Various magically-inclined individuals and groups are involved in the hunt for this treasure:

- Viscountess Helena Linden-Limmer, heiress to a long line of witches and sorceresses who disdain male-dominated magic, and her daughter Caroline who aspires to learn how to fly magically without wings or mechanical aids
- A bunch of American wizards known as the "Virginia Gentlemen", with links to the US intelligence community – who bungled badly when using magic at Falluja during the Iraq War, but are now intensively active in London
- The various not-quite-human beings known collectively as "The Demi-monde", identifying themselves as fae and strongly objecting to being called goblins. Their favourite gathering place is the sinister Chestnut Tree Pub, built around the still-existent Tyburn Tree, on which London criminals used to be hanged (the Hanging Tree of the title)
- In particular, a specific denizen of this demi-monde known as Reynard Fossman (Reynard the Fox), a highly enterprising and competent criminal rumoured to be in possession of the secret Newton manuscript
- Sir William Tyburn – an earlier deity of the River Tyburn. Considered to have been killed by the river's industrial pollution in the 19th century, suddenly reappears – using a 14th-century broadsword to kill a 21st-century underworld hired killer. On another occasion, he is seen at night running across the parks of modern London, painted blue with woad and stalking mysterious prey with spears

All of these and more are constantly running into each other, ruining each other's plans but sometimes inadvertently saving each other's lives. Gradually, however, other issues become side-lined as Peter Grant and his mentor, the veteran wizard Nightingale, find themselves heading for an explosive showdown with their arch-enemy – the very powerful and utterly ruthless wizard known as The Faceless Man. Also involved is the renegade policewoman Lesley May – once Peter Grant's valued colleague and friend, now The Faceless Man's cunning and highly resourceful accomplice.

The titanic magical battle thoroughly wrecks the luxurious apartment building where everything began. "He almost got me, you know," Nightingale recounts afterwards. "He's prepared a number of booby traps and tried to lure me into the killing zone." However, though the Faceless Man is clever and ruthless, he lacks combat experience, while Nightingale is a veteran of deadly battles against Nazi German wizards in the Second World War – enabling him to survive all traps and relentlessly pursue his foe.

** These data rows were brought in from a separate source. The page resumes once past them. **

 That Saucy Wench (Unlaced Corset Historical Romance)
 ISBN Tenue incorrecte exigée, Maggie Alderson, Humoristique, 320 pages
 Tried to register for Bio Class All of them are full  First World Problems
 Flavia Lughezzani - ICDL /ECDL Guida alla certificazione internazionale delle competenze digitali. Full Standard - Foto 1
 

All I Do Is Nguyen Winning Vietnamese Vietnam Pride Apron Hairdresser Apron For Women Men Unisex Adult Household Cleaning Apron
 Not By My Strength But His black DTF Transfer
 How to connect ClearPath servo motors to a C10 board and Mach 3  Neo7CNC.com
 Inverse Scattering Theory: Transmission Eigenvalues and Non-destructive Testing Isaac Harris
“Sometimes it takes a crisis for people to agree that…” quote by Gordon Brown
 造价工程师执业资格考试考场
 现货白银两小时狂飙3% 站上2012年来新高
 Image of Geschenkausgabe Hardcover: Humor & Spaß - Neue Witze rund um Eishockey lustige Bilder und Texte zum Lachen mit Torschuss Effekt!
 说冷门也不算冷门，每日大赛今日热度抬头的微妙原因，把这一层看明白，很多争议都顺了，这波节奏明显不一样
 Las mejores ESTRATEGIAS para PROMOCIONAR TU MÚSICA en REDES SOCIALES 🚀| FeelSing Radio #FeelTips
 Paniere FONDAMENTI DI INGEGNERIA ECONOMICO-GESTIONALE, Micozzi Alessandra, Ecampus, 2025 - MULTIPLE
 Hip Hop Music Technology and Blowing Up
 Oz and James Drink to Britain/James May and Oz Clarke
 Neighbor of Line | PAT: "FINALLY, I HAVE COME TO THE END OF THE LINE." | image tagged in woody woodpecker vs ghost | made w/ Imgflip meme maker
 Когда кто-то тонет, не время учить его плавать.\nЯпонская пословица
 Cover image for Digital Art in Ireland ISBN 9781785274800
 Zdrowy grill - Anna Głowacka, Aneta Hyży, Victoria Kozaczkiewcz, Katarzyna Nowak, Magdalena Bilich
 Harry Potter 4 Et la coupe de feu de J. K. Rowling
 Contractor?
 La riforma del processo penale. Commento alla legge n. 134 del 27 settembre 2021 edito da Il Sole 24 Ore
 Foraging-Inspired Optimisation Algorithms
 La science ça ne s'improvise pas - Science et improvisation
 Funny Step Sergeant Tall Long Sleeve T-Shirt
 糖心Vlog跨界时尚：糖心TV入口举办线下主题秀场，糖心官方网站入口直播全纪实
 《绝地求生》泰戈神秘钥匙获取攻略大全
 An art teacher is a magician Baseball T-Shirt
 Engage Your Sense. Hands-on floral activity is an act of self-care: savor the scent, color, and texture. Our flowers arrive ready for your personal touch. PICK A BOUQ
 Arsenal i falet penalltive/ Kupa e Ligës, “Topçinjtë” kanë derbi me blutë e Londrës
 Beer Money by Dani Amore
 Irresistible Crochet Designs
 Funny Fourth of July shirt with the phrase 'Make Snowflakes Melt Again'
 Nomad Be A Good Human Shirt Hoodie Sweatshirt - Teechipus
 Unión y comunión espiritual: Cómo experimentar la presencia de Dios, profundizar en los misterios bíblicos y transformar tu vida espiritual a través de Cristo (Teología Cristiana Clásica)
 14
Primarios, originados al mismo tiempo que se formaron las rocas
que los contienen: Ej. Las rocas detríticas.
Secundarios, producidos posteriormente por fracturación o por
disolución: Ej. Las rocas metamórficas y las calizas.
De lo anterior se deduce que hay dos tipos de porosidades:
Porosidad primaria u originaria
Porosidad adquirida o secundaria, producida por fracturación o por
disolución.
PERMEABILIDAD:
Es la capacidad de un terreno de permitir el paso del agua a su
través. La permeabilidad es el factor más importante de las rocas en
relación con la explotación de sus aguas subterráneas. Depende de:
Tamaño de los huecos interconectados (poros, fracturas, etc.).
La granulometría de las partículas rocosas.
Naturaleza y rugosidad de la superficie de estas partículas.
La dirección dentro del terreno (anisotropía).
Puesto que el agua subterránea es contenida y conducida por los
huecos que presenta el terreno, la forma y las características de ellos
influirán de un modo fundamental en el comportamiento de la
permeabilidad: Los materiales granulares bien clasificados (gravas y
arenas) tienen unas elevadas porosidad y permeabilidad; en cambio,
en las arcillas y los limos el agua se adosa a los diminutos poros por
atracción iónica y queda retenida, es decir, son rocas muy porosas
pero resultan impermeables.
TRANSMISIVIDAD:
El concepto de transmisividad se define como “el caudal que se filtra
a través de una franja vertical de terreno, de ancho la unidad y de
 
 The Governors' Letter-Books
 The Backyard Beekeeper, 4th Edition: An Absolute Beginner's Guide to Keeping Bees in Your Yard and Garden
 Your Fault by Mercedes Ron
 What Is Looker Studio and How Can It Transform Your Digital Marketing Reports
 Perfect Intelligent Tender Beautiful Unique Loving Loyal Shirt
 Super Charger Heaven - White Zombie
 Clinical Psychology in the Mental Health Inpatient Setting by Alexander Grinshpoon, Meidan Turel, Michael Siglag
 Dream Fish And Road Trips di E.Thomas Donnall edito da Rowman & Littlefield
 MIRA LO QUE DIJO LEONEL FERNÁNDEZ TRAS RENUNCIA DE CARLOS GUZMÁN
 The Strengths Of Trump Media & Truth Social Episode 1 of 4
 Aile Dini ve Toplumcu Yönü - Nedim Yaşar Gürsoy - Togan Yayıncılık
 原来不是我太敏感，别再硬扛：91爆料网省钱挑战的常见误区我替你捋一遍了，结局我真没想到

Meanwhile, Peter and Lesley engage in intensive magical duels of their own – but remember enough of their past to still make an effort not to kill each other.

In the event, no one is killed. The Faceless Man and Lesley make good their escape, to fight again another day. However, he is The Faceless Man no longer. His true name and antecedents had been revealed, and a wealth of information gained on his background and motivations: an upper-class English Nationalist, a racist who romanticises the Dark Ages and admires Alfred the Great and dreams of the English once again ruling the world.

In the aftermath, Newton's famed Third Principia had fallen into the hands of Lady Helena Linden-Limmer – and Nightingale is content to leave her the task of deciphering its obscure Latin. Peter goes back to his idyllic relationship with the delightful Beverley, doing some needed work on improving her eponymous Beverley Brook. However, Lady Ty invites him to a stern talk, to warn of the dangers and dilemmas inherent in a mortal man loving an immortal goddess (and vice versa).